Today's best thinkers, apparently, are optimistic that religion will soon be eradicated, that people will realize God isn't real, and on, and on, and on. I got pretty fed up with it. I sent a scary email to one guy who is a fancy philosophy professor, at least one hundred years old, and actually not optimistic. He's actually quite crabby.

But I am optimistic, and I want to tell you about it.

I'm optimistic that someday women will revolutionize against unrealistic expectations and ridiculous media messages and demand a change. I picture riots in malls, clawing at the airbrushed Victoria's Secret signs demanding justice; writing in to Carl's Jr. and them pulling their awful ads; magazines losing subscribers by the billions because we've had enough. It makes my heart smile.
 I'm optimistic that I'll age gracefully, like my mother, my aunts, and my grandmother. I'm confident I'll embrace wrinkles when they come and still value age and wisdom over silicone boobs.
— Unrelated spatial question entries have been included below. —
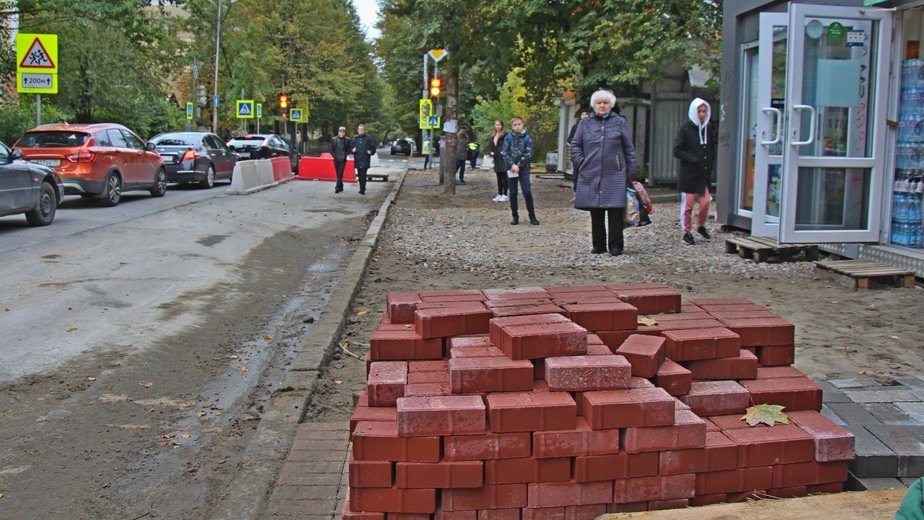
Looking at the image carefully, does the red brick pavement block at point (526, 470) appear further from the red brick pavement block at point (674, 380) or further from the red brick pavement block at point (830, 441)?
the red brick pavement block at point (830, 441)

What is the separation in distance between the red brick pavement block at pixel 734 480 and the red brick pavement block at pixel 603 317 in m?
0.77

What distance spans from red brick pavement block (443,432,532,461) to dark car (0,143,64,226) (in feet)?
37.8

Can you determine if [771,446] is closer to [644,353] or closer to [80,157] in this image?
[644,353]

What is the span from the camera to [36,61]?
18125 millimetres

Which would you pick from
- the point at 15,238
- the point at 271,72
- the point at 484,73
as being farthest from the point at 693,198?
the point at 271,72

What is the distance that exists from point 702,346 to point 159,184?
1826 cm

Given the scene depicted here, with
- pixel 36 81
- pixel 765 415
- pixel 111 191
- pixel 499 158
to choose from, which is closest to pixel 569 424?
pixel 765 415

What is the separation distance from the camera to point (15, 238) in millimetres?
12055

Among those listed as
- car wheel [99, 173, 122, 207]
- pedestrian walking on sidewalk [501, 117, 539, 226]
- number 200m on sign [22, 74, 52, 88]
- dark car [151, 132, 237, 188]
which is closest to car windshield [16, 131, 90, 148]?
car wheel [99, 173, 122, 207]

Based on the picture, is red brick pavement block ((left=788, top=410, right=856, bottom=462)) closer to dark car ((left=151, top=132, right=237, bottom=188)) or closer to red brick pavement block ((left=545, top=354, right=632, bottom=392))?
red brick pavement block ((left=545, top=354, right=632, bottom=392))

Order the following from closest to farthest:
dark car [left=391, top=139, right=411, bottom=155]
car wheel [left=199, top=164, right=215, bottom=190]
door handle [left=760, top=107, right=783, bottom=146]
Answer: door handle [left=760, top=107, right=783, bottom=146] < car wheel [left=199, top=164, right=215, bottom=190] < dark car [left=391, top=139, right=411, bottom=155]

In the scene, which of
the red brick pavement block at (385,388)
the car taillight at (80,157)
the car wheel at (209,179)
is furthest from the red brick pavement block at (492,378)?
the car wheel at (209,179)

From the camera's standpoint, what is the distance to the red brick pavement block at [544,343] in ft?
11.1

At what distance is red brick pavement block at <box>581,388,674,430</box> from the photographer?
3197 millimetres
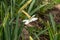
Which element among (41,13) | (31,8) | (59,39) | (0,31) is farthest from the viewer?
(41,13)

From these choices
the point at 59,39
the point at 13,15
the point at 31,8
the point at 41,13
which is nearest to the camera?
the point at 59,39

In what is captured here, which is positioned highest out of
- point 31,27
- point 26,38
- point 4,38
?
point 31,27

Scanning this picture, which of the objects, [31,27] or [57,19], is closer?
[31,27]

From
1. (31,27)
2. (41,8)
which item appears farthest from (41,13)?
(31,27)

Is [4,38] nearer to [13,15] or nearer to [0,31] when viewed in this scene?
[0,31]

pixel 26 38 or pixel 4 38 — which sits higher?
pixel 26 38

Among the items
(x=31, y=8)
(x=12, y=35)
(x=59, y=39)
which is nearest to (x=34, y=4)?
(x=31, y=8)

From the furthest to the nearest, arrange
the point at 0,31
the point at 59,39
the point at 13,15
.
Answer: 1. the point at 13,15
2. the point at 59,39
3. the point at 0,31

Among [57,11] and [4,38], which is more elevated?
[57,11]

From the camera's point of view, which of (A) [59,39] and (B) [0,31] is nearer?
(B) [0,31]

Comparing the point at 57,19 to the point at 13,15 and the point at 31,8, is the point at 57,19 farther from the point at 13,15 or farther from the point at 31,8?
the point at 13,15
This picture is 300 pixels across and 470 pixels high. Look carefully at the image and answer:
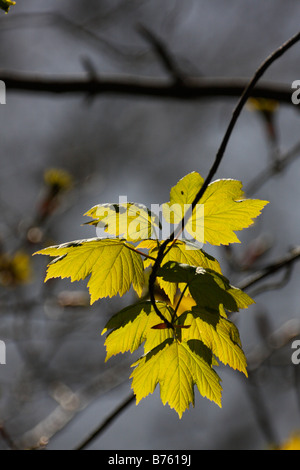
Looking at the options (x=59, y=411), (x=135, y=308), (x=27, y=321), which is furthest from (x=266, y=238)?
(x=135, y=308)

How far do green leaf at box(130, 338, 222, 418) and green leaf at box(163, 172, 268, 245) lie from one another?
0.77 feet

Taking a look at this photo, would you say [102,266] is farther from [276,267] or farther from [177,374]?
[276,267]

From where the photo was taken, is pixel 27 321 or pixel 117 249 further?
pixel 27 321

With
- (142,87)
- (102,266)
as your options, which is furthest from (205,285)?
(142,87)

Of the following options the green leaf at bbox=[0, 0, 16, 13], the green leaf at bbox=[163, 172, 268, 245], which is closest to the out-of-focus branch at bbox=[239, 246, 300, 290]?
the green leaf at bbox=[163, 172, 268, 245]

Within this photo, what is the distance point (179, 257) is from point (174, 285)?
0.20ft

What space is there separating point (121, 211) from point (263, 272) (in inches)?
30.8

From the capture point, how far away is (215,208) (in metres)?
1.00

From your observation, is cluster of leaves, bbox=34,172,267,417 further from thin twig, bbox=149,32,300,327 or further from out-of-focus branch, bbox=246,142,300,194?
out-of-focus branch, bbox=246,142,300,194

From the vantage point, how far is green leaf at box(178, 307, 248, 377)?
0.90 m

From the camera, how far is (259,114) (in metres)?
2.94

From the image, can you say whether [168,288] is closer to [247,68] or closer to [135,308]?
[135,308]

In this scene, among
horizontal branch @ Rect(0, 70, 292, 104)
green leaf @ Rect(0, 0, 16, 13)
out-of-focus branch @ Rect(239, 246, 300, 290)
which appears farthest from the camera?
horizontal branch @ Rect(0, 70, 292, 104)

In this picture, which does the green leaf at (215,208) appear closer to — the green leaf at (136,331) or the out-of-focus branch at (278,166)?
the green leaf at (136,331)
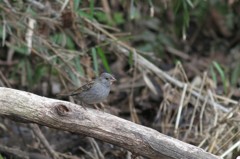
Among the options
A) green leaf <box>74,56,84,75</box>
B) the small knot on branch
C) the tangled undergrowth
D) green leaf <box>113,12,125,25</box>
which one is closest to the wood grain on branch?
the small knot on branch

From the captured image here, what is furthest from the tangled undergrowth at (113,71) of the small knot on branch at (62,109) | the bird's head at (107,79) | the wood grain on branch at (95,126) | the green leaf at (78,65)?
the small knot on branch at (62,109)

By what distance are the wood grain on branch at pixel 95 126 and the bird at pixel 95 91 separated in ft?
2.34

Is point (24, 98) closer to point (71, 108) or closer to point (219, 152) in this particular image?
point (71, 108)

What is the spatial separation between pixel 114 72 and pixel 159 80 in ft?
4.18

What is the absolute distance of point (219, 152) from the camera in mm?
5266

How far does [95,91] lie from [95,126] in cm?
77

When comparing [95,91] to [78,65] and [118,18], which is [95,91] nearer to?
A: [78,65]

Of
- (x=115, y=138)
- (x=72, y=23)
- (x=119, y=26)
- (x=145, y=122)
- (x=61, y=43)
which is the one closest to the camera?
(x=115, y=138)

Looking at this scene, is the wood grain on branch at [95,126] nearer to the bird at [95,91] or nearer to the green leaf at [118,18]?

I'm optimistic that one day the education system will be reformed by a legislature who gets it, and that teachers will realize how foolish the unions are, and that somewhere and almost everywhere children will get a high quality education from K to 12 from caring professionals who love what they do. I'm hopeful that I will be a vehicle to such change, as a reformer and advocate for, ummm....reason and logic? Yeah, that's it.

How did things possibly get here? How is it possible that a big enough knot of people thought all this standardized crap was a good idea, when we believe in America as the melting pot of greatness in talents and abilities that can't even be described, let alone measured by fill-in-bubbles?
Well, back to optimism.

I'm optimistic that collectively we will realize how broken we are and use our collective genius to make repairs.
I'm optimistic about the creative capacity of humans everywhere in solving problems, pioneering innovation, and making the world more beautiful. I'm optimistic that the world will go in a positive direction, creatively at least, because of the innate nature of human beings. I'm optimistic that the hoards of folks working jobs they hate will eventually give voice to their dreams, follow their bliss and set fire to the system that claims money as the answer to that aching pit in your belly. I'm optimistic that the composite good of the world will outweigh and eventually stamp out more bad than can replenish itself.

Yes, I'm optimistic that the nature of human beings is inherently good, with potential broad and deep enough to stretch in all directions and blanket the world, shape it into an all-around wonderful place.

What about you? What are you optimistic about?